De prime abord, il semble émaner de Géza Röhrig une force tranquille, une stabilité et une solidité comparables à celles d’un roc profondément ancré dans le sol. Néanmoins, à l’observer à la dérobée, l’on sent aussi poindre une sorte d’agitation intérieure, un tressaillement de l’âme, l’émoi d’un esprit en perpétuel mouvement. L’on ne s’étonnera dès lors pas qu’en cours d’entretien, il nous confie : « Saul se transforme en maniaque. Un peu comme moi d’ailleurs ; par nature, je suis aussi un maniaque. ». Son âge (48 ans) ne se lit nullement sur les traits de son visage, désormais vierge de la barbe broussailleuse qu’il portait à Cannes. L’homme n’en impose pas particulièrement par sa taille, moyenne, et il serait même audacieux de prétendre qu’il est charismatique. Pourtant, sa présence dégage un quelque chose d’indéfinissable que l’on n’oserait se risquer à nommer trop rapidement. Lorsque c’est l’acteur qui parle, le regard est fuyant, identique à s’y méprendre à celui de Saul. En répondant aux premières questions qui lui sont posées, ses yeux sombres se soustraient à l’observation de son interlocuteur et fixent un point invisible.

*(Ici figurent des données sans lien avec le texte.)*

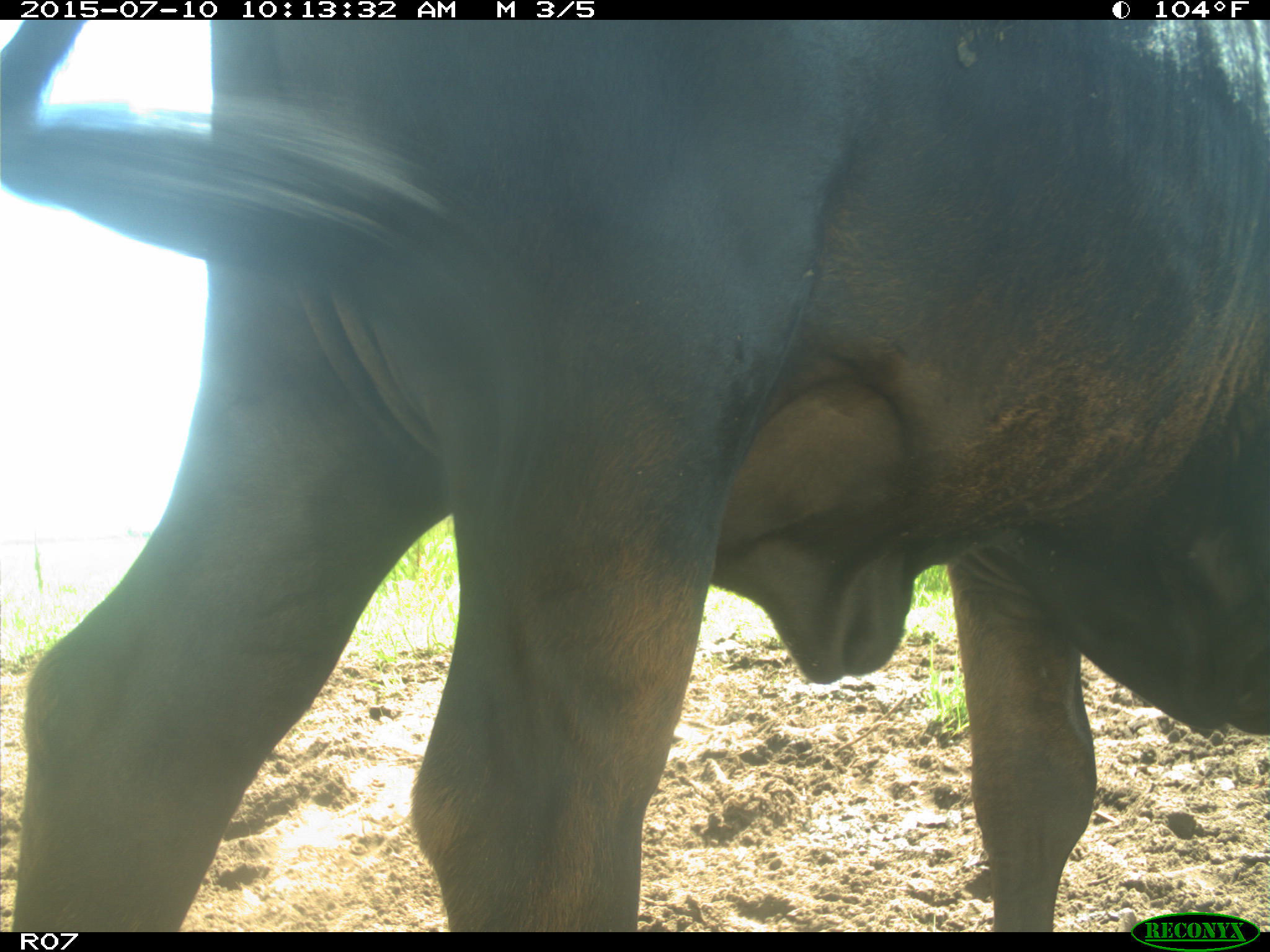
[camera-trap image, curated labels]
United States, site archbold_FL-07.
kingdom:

Le débit de son anglais, émaillé par la charmante âpreté d’un accent hongrois, est lent, et le ruban de sa pensée se déroule à l’image d’une rivière suivant paisiblement son cours. Puis, lorsque c’est le poète et l’homme de foi qui s’exprime, un subtil changement d’attitude s’opère. Le regard se pose, il se fait pénétrant, le flot du discours s’accélère, la voix s’affermit, et les mots, que l’on sent muris par des questions maintes fois ressassées, prennent du poids et de l’ampleur. C’est alors toute la sensibilité de l’homme qui se déploie et la force de ses convictions qui se révèle. Enfin, lorsqu’au moment de prendre congé, il vous serre la main d’une poigne ferme et vous regarde droit dans les yeux en vous déclarant :« I wish you all the best », comme s’il s’agissait là d’une prière, on saisit enfin l’indéfinissable qui entoure l’homme. La formule pourrait paraître étrange mais risquons-la : il émane de Géza Röhrig l’aura de la bienveillance.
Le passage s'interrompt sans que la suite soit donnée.